Our group studies how ions behave when they are squeezed into tiny pores only a few nanometers wide. Using advanced molecular simulations, we uncover how pore size, ion size, and solvent structure work together to control charge storage. These insights help explain why some nanoporous materials store energy more efficiently than others and guide the rational design of next-generation supercapacitors with higher performance and lower energy losses.

We investigate how chemical functional groups inside nanoporous electrodes selectively attract and remove specific ions from water. By visualizing ion–surface interactions at the atomic scale, we reveal why certain materials capture challenging species, such as boron, much more effectively. This molecular-level understanding enables mechanism-driven design of energy-efficient desalination and water-treatment technologies.
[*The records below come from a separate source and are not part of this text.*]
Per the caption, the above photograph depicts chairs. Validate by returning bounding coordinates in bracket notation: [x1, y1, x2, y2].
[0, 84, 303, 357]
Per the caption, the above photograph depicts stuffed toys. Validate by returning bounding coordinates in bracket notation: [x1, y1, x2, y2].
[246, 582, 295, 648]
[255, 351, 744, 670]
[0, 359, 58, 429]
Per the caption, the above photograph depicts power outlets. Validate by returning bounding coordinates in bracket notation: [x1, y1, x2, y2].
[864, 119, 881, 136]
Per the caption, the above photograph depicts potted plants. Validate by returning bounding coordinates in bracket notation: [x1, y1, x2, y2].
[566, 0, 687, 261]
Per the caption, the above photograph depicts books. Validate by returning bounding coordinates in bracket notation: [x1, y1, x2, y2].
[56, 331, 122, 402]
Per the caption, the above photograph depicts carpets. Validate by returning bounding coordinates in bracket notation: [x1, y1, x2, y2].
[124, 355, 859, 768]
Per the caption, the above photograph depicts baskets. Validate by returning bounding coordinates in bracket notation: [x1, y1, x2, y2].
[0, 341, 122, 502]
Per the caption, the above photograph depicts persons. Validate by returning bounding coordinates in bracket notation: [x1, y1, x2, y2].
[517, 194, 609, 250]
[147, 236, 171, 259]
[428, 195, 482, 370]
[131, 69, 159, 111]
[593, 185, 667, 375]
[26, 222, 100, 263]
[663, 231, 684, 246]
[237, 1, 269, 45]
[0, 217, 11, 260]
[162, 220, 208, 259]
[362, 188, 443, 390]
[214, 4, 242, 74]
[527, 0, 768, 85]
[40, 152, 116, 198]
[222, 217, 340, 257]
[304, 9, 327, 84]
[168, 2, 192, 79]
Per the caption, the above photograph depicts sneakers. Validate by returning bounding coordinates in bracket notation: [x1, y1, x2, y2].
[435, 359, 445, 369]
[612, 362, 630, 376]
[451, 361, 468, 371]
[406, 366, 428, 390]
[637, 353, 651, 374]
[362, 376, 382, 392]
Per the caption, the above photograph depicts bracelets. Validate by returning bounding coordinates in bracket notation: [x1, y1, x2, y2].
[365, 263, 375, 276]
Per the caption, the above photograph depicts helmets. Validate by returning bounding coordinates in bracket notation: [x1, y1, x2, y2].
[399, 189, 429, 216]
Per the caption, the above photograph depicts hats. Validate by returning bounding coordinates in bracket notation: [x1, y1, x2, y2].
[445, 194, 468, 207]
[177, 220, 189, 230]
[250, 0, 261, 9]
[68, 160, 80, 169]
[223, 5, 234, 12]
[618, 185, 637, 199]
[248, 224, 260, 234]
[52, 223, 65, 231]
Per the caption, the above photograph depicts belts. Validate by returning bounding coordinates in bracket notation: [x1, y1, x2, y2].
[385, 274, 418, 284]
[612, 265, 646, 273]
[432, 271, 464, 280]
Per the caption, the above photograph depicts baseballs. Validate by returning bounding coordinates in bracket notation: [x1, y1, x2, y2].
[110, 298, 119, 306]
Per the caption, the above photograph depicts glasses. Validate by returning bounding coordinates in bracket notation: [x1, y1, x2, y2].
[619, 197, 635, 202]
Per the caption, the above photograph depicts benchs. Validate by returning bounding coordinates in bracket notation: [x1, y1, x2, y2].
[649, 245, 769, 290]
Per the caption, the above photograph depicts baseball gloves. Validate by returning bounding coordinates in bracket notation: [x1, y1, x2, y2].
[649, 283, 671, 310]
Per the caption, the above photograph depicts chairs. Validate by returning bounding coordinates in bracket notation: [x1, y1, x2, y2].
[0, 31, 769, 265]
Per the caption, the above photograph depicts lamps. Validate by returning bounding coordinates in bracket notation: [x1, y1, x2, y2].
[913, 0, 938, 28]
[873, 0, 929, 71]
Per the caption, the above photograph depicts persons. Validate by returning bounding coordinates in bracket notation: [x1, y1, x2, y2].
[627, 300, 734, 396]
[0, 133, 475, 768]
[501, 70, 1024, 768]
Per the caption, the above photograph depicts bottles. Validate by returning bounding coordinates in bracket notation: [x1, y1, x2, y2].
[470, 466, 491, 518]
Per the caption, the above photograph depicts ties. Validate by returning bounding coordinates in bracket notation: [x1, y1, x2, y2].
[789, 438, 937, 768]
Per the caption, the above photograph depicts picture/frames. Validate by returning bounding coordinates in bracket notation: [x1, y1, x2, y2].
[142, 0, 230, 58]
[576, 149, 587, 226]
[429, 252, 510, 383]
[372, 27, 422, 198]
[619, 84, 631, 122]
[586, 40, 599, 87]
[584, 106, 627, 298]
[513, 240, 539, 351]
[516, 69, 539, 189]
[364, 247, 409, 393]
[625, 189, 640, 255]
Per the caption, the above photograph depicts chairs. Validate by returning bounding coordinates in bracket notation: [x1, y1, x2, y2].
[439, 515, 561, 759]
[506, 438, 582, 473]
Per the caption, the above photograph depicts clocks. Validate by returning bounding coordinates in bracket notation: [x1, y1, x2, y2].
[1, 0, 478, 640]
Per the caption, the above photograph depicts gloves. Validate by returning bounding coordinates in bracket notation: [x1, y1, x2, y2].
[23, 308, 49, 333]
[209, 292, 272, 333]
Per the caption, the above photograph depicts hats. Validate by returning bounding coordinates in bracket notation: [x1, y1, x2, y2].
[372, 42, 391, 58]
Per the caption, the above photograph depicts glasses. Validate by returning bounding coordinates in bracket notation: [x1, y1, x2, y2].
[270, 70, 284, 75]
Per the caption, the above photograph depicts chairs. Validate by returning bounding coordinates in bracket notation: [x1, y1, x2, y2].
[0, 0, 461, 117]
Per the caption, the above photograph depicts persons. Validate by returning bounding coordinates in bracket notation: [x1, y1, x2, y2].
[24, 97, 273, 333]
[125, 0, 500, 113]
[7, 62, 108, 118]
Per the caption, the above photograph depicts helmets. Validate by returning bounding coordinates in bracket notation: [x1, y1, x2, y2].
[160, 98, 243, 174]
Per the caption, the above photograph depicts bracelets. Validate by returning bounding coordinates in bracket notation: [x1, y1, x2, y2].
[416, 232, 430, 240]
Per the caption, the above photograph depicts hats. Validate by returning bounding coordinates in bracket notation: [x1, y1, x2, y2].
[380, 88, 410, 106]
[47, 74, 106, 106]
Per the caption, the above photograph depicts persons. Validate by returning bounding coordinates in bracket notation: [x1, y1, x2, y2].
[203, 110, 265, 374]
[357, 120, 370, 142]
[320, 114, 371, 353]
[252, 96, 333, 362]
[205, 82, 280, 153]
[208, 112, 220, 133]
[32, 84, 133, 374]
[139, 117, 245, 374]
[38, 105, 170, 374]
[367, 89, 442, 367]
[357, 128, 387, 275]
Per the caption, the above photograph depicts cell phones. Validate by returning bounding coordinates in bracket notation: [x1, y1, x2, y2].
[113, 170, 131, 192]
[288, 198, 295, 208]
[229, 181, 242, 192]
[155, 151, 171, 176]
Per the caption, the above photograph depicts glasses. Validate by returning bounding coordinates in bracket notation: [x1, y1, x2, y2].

Nature has evolved ion channels that discriminate between ions with extraordinary precision. We use rare-event sampling and atomistic modeling to explore how these channels guide preferred ions while excluding others. By uncovering the chemical and structural motifs responsible for biological selectivity, we aim to translate these principles into biomimetic synthetic nanopores for separation, sensing, and energy applications.

Protein Folding Kinetics
Proteins constantly shift between folded, partially folded, and unfolded states. We use advanced sampling techniques to map the energy landscapes that govern these transitions and to identify the molecular events that trigger folding or unfolding. Our work illuminates why some proteins remain stable under extreme conditions while others misfold, offering clues into the origins of diseases linked to protein instability.

Conformational Transitions Under Environmental Perturbations
Temperature, pressure, and chemical environments can dramatically reshape a protein’s structure. Through detailed simulations, we quantify how these perturbations alter folding pathways revealing, for example, how cold, heat, or high pressure can converge to produce similar unfolded states. These findings help connect fundamental thermodynamics with practical challenges in biotechnology, biophysics, and drug formulation.

Mutational Dynamics in γD Crystallins
Human γD-crystallin is a long-lived eye-lens protein whose destabilization is associated with cataract formation. We study how mutations or environmental stresses reorganize its conformational landscape, revealing hidden intermediate states that may act as precursors to protein aggregation. This molecular insight strengthens our understanding of age-related eye diseases and informs efforts to design stabilizing strategies.

Phase Behavior in Chiral Mixtures

Chiral molecules, those that exist in left- and right-handed forms, can undergo complex phase separation when they interconvert or mix asymmetrically. We develop computational models that capture how chirality and molecular transformations influence fluid behavior, producing rich, often unexpected multiphase structures. This work provides fundamental insight into self-assembly, biomolecular condensates, and soft materials whose properties respond to subtle chemical changes.